No one whispered about him. No, because he was the golden child, and I was the whore. Which was funny considering I hadn’t cheated.
Perhaps I hadn’t loved him like I should, but how were you supposed to love when you had already had your heart shattered once before?
I stood up from the table and turned, my stilettos making sharp and echoing sounds down the marble hallway as I left the chambers of the high-end lawyers.
The divorce had cost far too much, but not in just money. My pride had taken a beating. And soon I would have to tell my best friends and coworkers I had failed. Because Devney and Addison were both married, happy, and mothers. They had the sweetest little babies, and the best lives.
And I was so freaking jealous it wasn’t even funny.
Only it wasn’t their fault they had married attentive and caring men. Who maybe growled a bit, but not as much as their brother. Because of course Devney and Addison had married brothers. The Cassidy brothers.
Heath and Luca were the cream of the crop, and I had appreciated them and cared about them. After all, they had once been my brothers-in-law. Because I was the one who loved making mistakes.
I had not married merely one man who had tried to break my heart; no, I had married another man who had succeeded at doing so.
August, Heath’s twin, had been my one true love.
I rolled my eyes at my own ruminations, my ankles hurting from my damn heels.
No, not my one true love. You would have to believe in that crap in order for it to happen. So I didn’t believe. Maybe for others, but not for me.
I was not the pretty princess who would find her prince. Nor was I the knight who would slay the dragon. I didn’t have to believe in fairy tales. I just needed to get what was mine.
And that was not a man, not a happy ever after, and not anything to do with what I had once thought I wanted.
So I would make my business the best out there. I would make loads of money and give as much of it away as I possibly could to help other businesses. I would be the ice queen, no princess title for me.
I’d be the one that the other men at the board meetings and golf resorts would whisper about.
That ballbuster who didn’t give a shit about men and maybe even ate them for breakfast.
That shield would be much easier to wear than any crap some silly thing like a divorce could hover over me like a mantel of whispers of what could have beens and my past. I wouldn’t wear the title of Jacob’s former flame and cover myself with the label also-ran as a shroud.
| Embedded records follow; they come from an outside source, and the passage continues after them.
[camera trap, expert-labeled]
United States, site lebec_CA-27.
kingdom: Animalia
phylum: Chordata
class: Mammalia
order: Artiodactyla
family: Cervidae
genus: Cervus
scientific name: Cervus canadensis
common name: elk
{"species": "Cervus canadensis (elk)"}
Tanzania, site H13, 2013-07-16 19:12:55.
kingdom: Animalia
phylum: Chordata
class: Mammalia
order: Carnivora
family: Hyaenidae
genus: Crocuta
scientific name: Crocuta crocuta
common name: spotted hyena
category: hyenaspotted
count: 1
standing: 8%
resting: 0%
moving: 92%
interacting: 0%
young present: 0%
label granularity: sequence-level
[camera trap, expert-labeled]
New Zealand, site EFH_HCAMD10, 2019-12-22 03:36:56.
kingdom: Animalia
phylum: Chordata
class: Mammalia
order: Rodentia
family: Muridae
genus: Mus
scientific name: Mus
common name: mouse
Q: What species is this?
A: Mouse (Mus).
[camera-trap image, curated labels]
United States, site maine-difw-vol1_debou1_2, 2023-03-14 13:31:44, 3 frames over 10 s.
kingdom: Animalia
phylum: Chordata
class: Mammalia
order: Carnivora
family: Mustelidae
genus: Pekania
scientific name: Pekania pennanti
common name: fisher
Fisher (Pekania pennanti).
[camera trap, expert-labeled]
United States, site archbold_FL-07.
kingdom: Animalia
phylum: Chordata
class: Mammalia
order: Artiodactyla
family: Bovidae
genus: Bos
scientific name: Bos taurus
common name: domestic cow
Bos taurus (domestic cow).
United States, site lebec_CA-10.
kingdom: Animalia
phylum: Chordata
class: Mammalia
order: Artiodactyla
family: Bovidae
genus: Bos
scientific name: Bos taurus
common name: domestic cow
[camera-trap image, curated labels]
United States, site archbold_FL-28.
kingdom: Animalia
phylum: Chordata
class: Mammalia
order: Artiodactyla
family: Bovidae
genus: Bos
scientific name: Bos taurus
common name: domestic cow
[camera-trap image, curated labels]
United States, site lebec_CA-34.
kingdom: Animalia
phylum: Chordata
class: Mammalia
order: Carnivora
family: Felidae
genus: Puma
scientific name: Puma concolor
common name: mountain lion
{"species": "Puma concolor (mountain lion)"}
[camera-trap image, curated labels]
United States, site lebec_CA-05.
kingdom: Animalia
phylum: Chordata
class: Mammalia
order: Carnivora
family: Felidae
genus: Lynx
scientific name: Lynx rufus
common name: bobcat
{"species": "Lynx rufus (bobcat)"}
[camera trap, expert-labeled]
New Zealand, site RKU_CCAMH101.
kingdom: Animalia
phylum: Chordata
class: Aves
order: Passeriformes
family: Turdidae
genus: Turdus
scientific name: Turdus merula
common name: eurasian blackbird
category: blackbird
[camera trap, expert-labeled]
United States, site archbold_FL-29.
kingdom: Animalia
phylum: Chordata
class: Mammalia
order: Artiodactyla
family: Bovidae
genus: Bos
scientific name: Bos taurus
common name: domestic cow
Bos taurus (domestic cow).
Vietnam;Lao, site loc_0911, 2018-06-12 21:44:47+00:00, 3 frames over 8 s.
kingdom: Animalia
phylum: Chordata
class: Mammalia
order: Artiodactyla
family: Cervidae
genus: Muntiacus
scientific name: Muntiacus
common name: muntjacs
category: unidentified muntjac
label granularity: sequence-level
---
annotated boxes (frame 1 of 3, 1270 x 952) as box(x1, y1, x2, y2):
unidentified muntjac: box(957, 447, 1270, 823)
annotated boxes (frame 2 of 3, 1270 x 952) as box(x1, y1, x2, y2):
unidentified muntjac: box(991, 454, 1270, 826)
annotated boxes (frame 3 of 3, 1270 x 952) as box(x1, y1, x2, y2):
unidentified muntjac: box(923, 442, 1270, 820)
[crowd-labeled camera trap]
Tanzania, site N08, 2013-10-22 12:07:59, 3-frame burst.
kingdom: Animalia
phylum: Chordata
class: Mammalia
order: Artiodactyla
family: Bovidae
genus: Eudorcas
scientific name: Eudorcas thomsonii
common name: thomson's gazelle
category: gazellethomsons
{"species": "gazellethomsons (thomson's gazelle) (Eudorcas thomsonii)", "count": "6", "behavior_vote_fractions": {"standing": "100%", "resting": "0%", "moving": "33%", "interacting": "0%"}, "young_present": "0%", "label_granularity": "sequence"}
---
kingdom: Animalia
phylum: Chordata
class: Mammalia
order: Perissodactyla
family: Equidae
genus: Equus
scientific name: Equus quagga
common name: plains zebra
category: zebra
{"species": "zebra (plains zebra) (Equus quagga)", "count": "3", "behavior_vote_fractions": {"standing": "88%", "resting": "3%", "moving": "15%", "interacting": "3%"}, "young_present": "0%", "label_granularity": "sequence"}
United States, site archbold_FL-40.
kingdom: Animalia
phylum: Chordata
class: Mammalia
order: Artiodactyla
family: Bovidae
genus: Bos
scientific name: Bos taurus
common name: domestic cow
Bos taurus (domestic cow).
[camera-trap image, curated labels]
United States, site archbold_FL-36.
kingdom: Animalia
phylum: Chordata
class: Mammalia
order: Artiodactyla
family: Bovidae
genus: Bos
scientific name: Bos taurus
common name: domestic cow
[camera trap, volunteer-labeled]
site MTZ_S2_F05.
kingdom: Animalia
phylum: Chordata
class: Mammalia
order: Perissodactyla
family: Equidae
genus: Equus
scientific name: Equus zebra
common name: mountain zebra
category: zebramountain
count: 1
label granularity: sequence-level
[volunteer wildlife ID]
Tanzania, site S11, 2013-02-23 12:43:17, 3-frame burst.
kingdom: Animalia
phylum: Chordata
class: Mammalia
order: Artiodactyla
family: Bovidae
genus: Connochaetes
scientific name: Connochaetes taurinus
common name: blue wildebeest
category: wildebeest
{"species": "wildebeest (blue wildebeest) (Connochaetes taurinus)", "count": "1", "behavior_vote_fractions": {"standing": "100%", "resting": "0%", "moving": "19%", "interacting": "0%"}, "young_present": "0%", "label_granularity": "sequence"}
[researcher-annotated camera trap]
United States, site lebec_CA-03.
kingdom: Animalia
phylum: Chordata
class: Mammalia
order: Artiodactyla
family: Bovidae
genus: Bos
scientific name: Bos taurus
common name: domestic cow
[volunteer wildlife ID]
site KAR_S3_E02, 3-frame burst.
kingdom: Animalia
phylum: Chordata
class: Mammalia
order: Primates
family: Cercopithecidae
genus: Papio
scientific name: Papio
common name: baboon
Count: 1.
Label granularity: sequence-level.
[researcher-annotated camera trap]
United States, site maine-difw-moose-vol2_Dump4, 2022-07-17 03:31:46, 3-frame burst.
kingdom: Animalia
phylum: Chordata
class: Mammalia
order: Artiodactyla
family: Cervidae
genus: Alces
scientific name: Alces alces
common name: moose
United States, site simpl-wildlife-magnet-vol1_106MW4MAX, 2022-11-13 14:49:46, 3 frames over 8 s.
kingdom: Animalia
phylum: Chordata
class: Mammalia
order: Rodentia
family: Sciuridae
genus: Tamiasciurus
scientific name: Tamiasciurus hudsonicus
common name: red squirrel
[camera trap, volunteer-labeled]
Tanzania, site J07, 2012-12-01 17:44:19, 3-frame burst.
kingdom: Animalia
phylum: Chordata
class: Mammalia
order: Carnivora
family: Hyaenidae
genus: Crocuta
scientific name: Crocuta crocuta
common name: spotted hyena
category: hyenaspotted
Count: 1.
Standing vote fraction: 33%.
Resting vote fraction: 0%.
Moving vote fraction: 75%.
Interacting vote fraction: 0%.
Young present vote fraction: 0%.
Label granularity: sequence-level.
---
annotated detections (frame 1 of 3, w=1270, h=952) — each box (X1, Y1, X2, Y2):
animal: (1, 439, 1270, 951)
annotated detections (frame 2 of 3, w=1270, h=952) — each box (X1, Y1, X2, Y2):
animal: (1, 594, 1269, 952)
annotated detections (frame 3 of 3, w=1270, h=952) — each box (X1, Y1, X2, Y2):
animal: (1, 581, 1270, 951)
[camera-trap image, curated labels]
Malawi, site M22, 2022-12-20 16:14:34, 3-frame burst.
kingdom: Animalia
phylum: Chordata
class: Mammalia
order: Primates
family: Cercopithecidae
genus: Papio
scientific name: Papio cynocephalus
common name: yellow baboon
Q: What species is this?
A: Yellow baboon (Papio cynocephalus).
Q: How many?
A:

Jacob Barton of the Colorado Bartons would live on in infamy, and dust off this divorce like a silly mistake people would whisper about but never truly talk about. He would marry Lydia and have two point five kids and one day would become the governor of Colorado before a scandal broke out and he would either rise above it with his newly crowned wife at his side, or he would fade away into the distance and still make boatloads of money.
Because that’s what happened to people like Jacob.
My phone buzzed in my purse, and while I looked down at the screen, I still ignored it.
My mother was not a happy camper. In her eyes, my biggest sin hadn’t been marrying far too young and being left nearly at the altar for someone not good in enough in her eyes. No, it was how could I ever walk away from Jacob?
It didn’t matter that Jacob had hit me once. Degraded me. It didn’t matter that he had cheated on me and had never loved me. I couldn’t walk away from that type of notoriety.
Too bad I was never good about pleasing my mother.
The only time I’d ever made my mother happy was when August, a high school chemistry teacher, and a man I thought loved me as much as I loved him, had walked away.
And I hadn’t fought back.
Because in my mother’s eyes why would I lower myself to fight for something that nobody wanted? And the only regret I ever had was that I hadn’t fought. But what was the point? What was the point in pretending I had the strength to fight for someone who didn’t want me?
I shook off those thoughts, ignoring my mother’s call, and got into my Mercedes, pulled the top back, and drove like a bat out of hell toward my home.
The wind blew in my hair, the sun shined bright over the Rocky Mountains, and I laughed.
It was either laugh or cry and I had done enough crying.
Maybe I should call my friends; maybe I should tell them what had happened. But not tonight. Tonight I was going to be anyone else but me.